If you've ever admired a pair of beautiful jade earrings, or a piece of ancient Chinese jade in a museum, you'll appreciate this story.

It's about stolen artwork that's been returned to its owner. Specifically an 18th century Chinese jade incense burner — stolen 35 years ago from a Harvard University art museum. US officials recovered it from Sotheby's auction house in Hong Kong.

Investigators with the US Departnment of Homeland Security on Tuesday handed back the precious jade art — very gingerly mind you — to Harvard Art Museums staff.

Boston Globe reporter Geoff Edgers was on hand. He said it was "like one of those Russian doll sets, everything was wrapped inside something else. It's a tiny piece, six inches tall, inside a box, inside a smaller box, and frankly when they take it out its a little anti-climactic."

The 18th century Chinese jade artwork is a beauty, though.

It's an ornamental incense burner, or censer, with solid bright green jadeite handles and carved with dragons and Buddhist lions.
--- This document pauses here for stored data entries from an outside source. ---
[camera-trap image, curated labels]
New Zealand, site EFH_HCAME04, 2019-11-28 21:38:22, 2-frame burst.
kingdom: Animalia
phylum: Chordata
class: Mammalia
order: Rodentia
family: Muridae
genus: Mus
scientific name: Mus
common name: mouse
"It's beautiful, it's in beautiful condition," Edgers said. "The way the green jade shines in the light, you can tell its a pretty, beautiful, ornate piece."
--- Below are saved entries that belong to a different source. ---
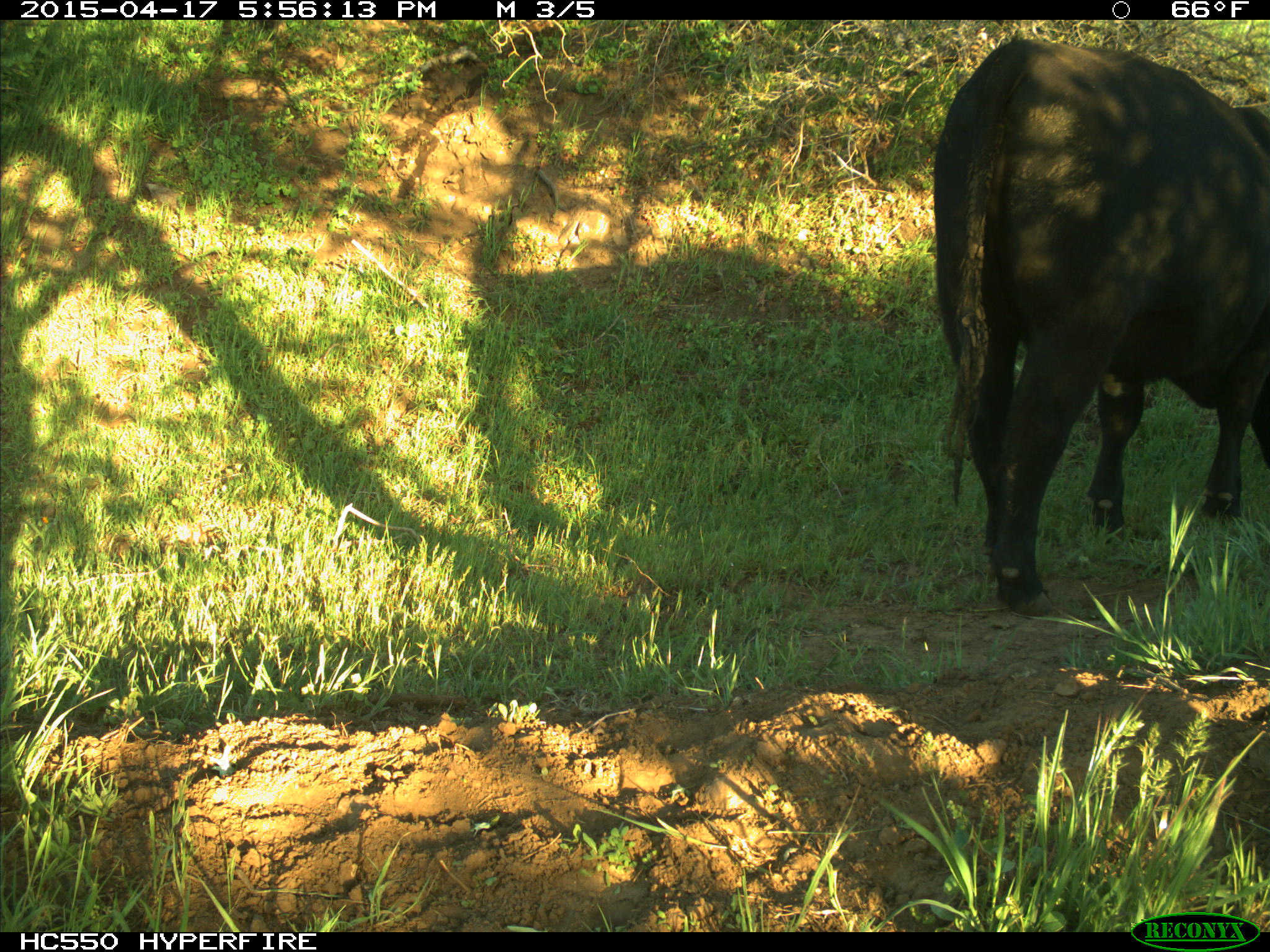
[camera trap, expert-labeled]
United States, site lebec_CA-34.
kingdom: Animalia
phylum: Chordata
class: Mammalia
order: Artiodactyla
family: Bovidae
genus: Bos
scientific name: Bos taurus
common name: domestic cow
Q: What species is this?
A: Bos taurus (domestic cow).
The artwork disappeared from Harvard's Fog Art Museum in 1979, and eventually turned up at Sotheby's auction house in Hong Kong. Specialists identified the artwork as stolen by checking the Art Loss Register of London. Meanwhile, investigators are releasing limited information. Edgers reports there is an ongoing investigation into how it was stolen, but there is a suspect.

"Whoever took this piece, and they aren't saying who, must have believed that, after 30 years, that no one was going to notice, because this isn't Vermeer's The Concert (stolen from the Isabella Stewart Gardner Museum in Boston in 1990 and still missing). I mean this is a decorative piece of art that maybe they thought would slip under the radar and they'd make a cool $1.5 million," he says.
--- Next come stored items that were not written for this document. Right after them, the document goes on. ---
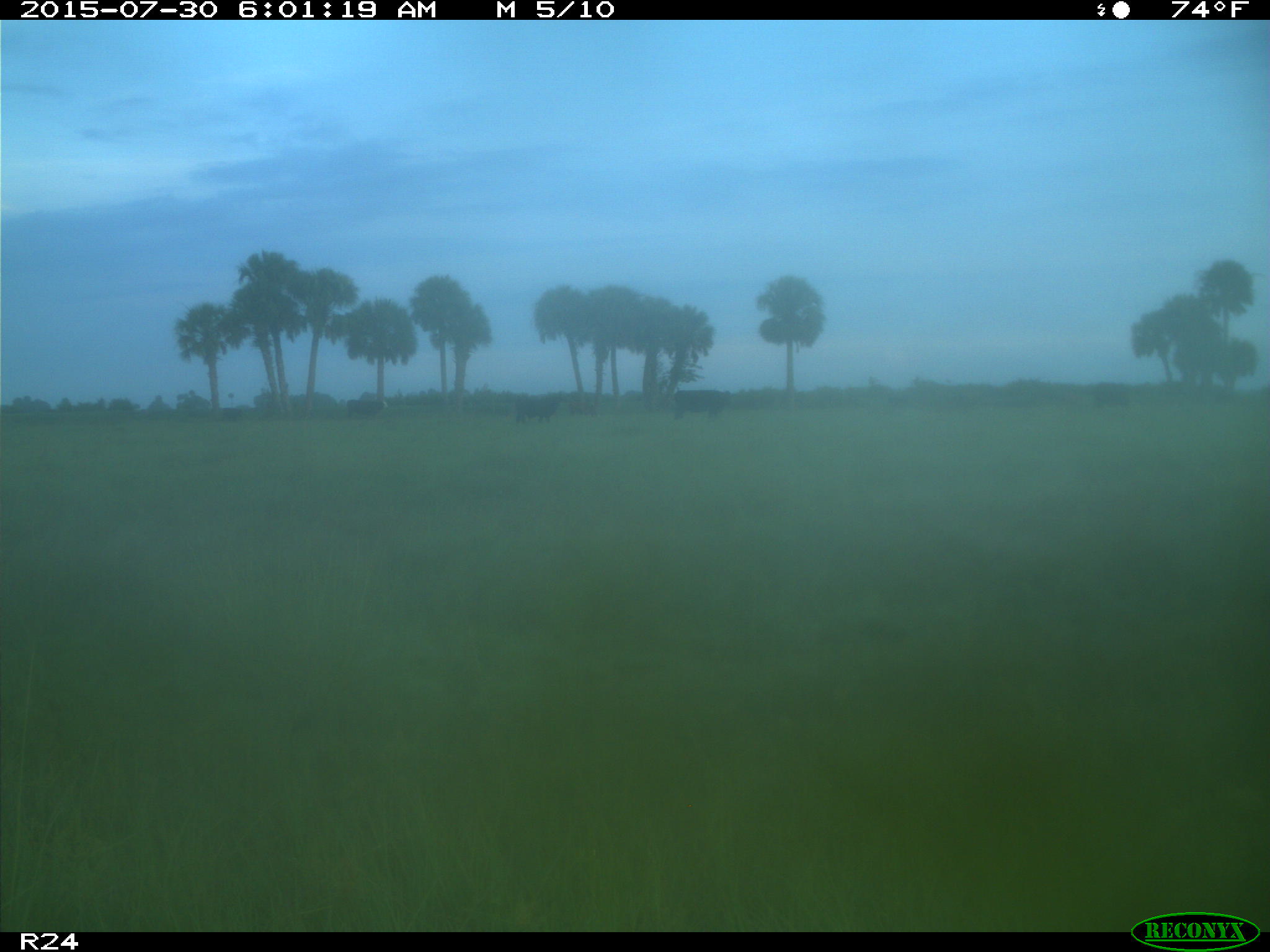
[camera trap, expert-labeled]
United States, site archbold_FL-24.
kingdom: Animalia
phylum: Chordata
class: Mammalia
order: Artiodactyla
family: Bovidae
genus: Bos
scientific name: Bos taurus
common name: domestic cow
Bos taurus (domestic cow).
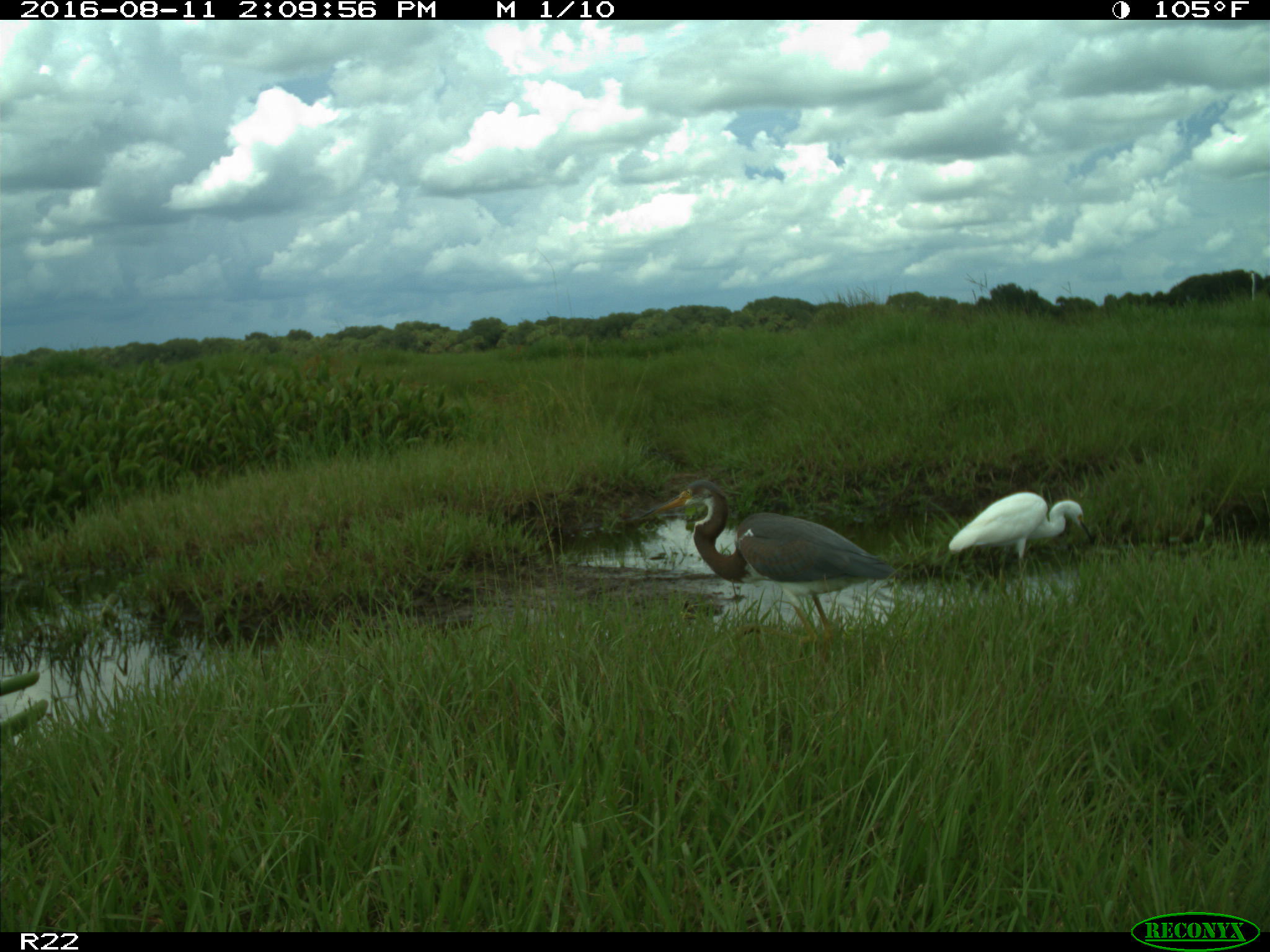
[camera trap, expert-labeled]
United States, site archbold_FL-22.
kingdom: Animalia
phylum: Chordata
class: Aves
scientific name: Aves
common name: birds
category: unidentified bird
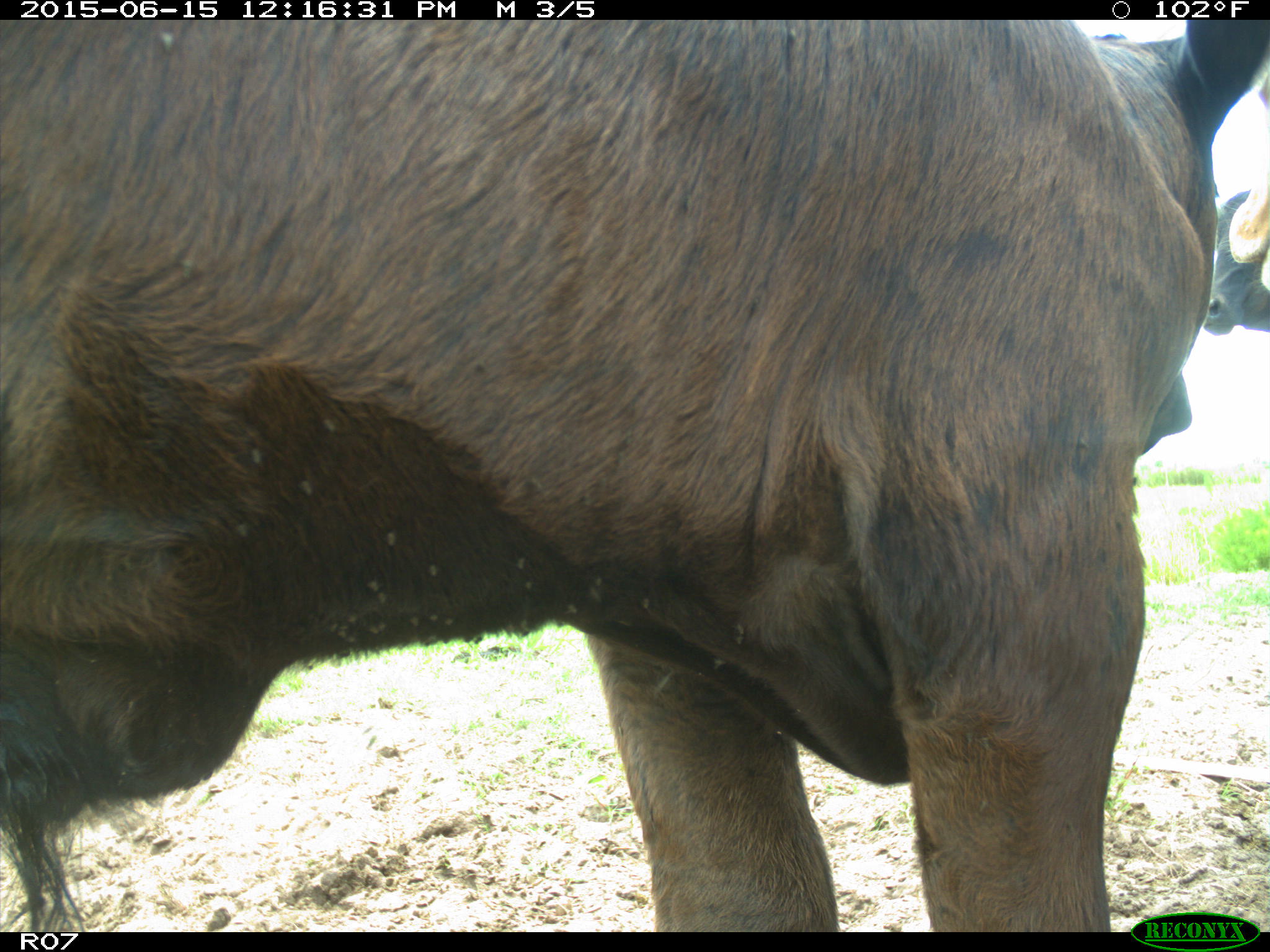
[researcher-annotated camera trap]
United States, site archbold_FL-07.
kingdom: Animalia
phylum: Chordata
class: Mammalia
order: Artiodactyla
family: Bovidae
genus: Bos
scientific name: Bos taurus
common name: domestic cow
One investigator said the recovery "gives hope for stolen pieces of artwork, that they will resurface, because we'll be able to track them down."

Melissa Moy*, curator of Chinese art for Harvard Art Museums, was more than pleased the art was recovered. "We're absolutely thrilled. This piece is beautiful, it's very important piece in our collection, we are absolutely delighted."

Moy says the jade censer was created during a relatively prosperous and stable period in China's history, when there was an avid desire to collect things. "Somebody who was of elite status probably would have commissioned a piece like this to show their cultivation as someone who appreciates ancient Chinese art and antiquities. So the piece is really not functional, it's a miniturized version of a functional incense burner. But it is a beautiful piece that probably would have been a display piece within a person's home."

Moy wouldn't put a price tag on the art work, but it's believed to be valued at $1.5 million. "We value it for its educational, historical, and cultural value. The piece is important to us for our teaching, our exhibitions program, for research," she says. "We at Harvard are very fortunate to have a very rich and deep collection of Chinese art, so this adds to the narrative we are trying to teach. We have very strong collections of early Chinese bronzes, excellent ceramics and so this particular piece helps continue that story of the evolution of important ritual objects and shapes in Chinese culture and history."

Moy and her art museum colleagues are just thrilled to have it back. "It's been a long time coming, and I look forward to studying it and researching it more." She says the jade censer will be available to Harvard students and scholars to study, and eventually may be exhibited at Harvard's newly renovated Fogg Art Museum — set to reopen later this year.

Update: A previous version of this story incorrectly spelled Melissa Moy's name. We regret the error.